• **REQUIRED WORK**:
a - From the passage about the Gdańsk performance exhibition, copy word for word the part that begins at "During the exhibition" and stops after "this academic competition.".
b - Carry on writing the passage about the Gdańsk performance exhibition, starting right after its last sentence.

Is performance only a series of compulsive moves made by a performer or a strange story told with the use of attributes and gestures deprived of their original intended meaning? Or is it a parallel world to which artists take their viewers with the view of staying there together for a short while and providing an opportunity to leave the world with a set of new experiences, thoughts and perhaps even emotions?
The Gdańsk City Gallery is currently showing a performance exhibition titled “I WANNA BE YOUR COLONIZER” by Przemek Branas. He is a young performer and visual artist who often uses matter and objects in his works, to which he adds a new value, while at the same time focusing on topical social and sociological issues, as well as on their private dimensions. Branas often incorporates a play on time, he places social conventions, creates stories and a new order of things accompanying the stories. I would not consider the exhibition outstanding, but it is certainly worth noting its extraordinarily meticulous preparation. Here, life merges with performance. Przemek Branas, an artist from Podkarpacie region in the south of Poland, arrives in Pomerania, moors his boat as a sailor, and similarly to living statue performers, and invites visitors to participate. Who is the character Branas is attempting to play, who is the sailor?
During the exhibition in Gdańsk, the artist seems to unwittingly discuss the issue of the performativity of cultural events and the methods of their creation. Just several years ago, he was excluded from the best diploma work competition organised by the nearby Academy of Fine Arts for discussing the subject. Although Branas was nominated as a competition participant, the jury found that his live performance was in breach of the terms and conditions, and the structure, of this academic competition.

• **INFORMATION SHOWN**:
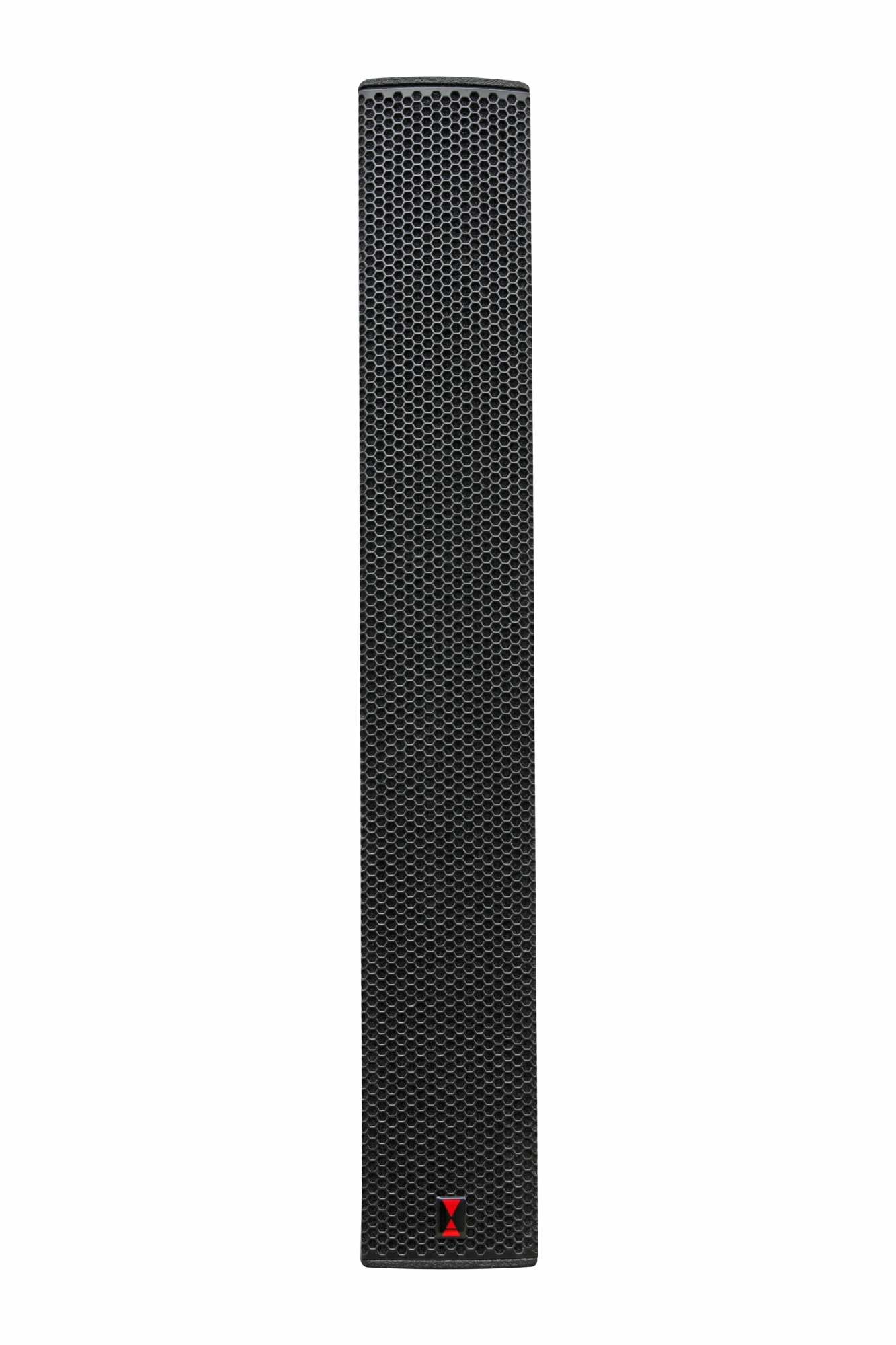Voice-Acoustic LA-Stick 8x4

--

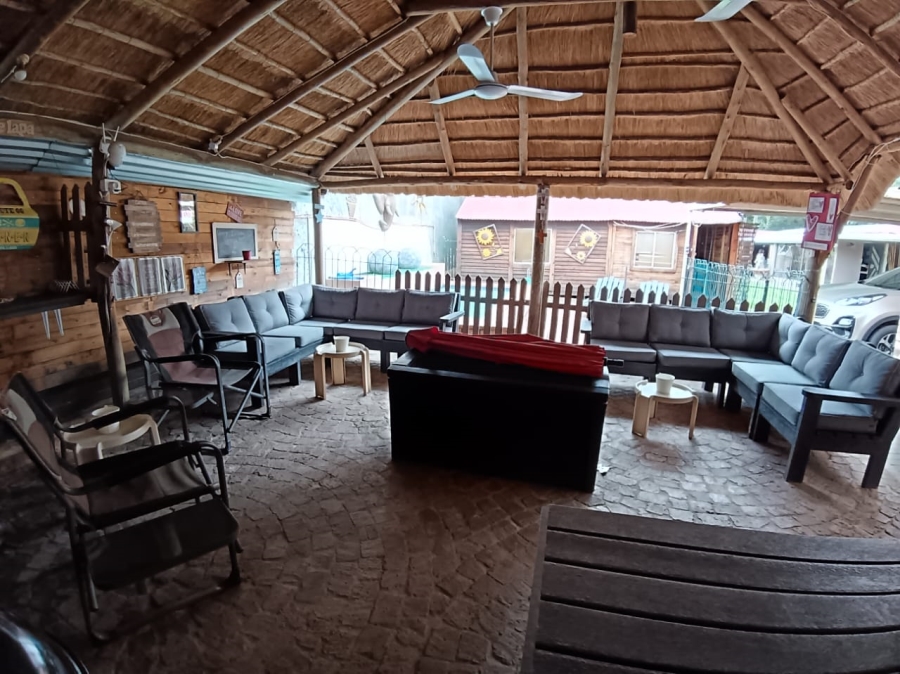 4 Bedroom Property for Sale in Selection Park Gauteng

• **ANSWERS FOR THE TASKS**:
a -
During the exhibition in Gdańsk, the artist seems to unwittingly discuss the issue of the performativity of cultural events and the methods of their creation. Just several years ago, he was excluded from the best diploma work competition organised by the nearby Academy of Fine Arts for discussing the subject. Although Branas was nominated as a competition participant, the jury found that his live performance was in breach of the terms and conditions, and the structure, of this academic competition.

b -
The performance artist himself becomes an integral part of his operations during the “I WANNA BE YOUR COLONIZER” exhibition. It is not an actor who is asked to take an assigned role after a series of workshops; it is Branas himself. Starting from the opening night, through the whole duration of the exhibition, the artist comes to the gallery every day for three hours and becomes a sailor, a protagonists who is at the centre of the entire exhibition.
On entering the gallery, the first thing which strike us is a bright blue light, followed by a scent, while our eyes quickly turn to the corner of a small hall, where we can see a figure in a white jacket lying on the floor. The minute we enter the gallery we are momentarily transported to a parallel reality. The person in the white jacket, trousers and sailor’s cap is of course Branas himself. Why did the artist choose such an outfit? The answer to this question is in fact the key point of the exhibition, from which Branas started to develop the entire story.
According to the description of the exhibition, one day the artists found a series of 12 photographs in the shop located in his hometown in Podkarpacie. The photos came to Poland by accident, hidden in Dutch furniture. The photos date back to the 1930s, and they were taken in Curacao, which was a Dutch colony at the time. Each of the photos, which are presented at the gallery, shows a sailor, a figure that Branas has been trying to recreate while preparing the exhibition. As it is almost impossible to identify the man in the photographs, the artist began his works by building the character by accurately reconstructing his appearance. He reconstructed his outfit, after which he created a portrait of his personality based on a graphological analysis of the notes of places in the photos. He also created a perfume scent the sailor could have been using.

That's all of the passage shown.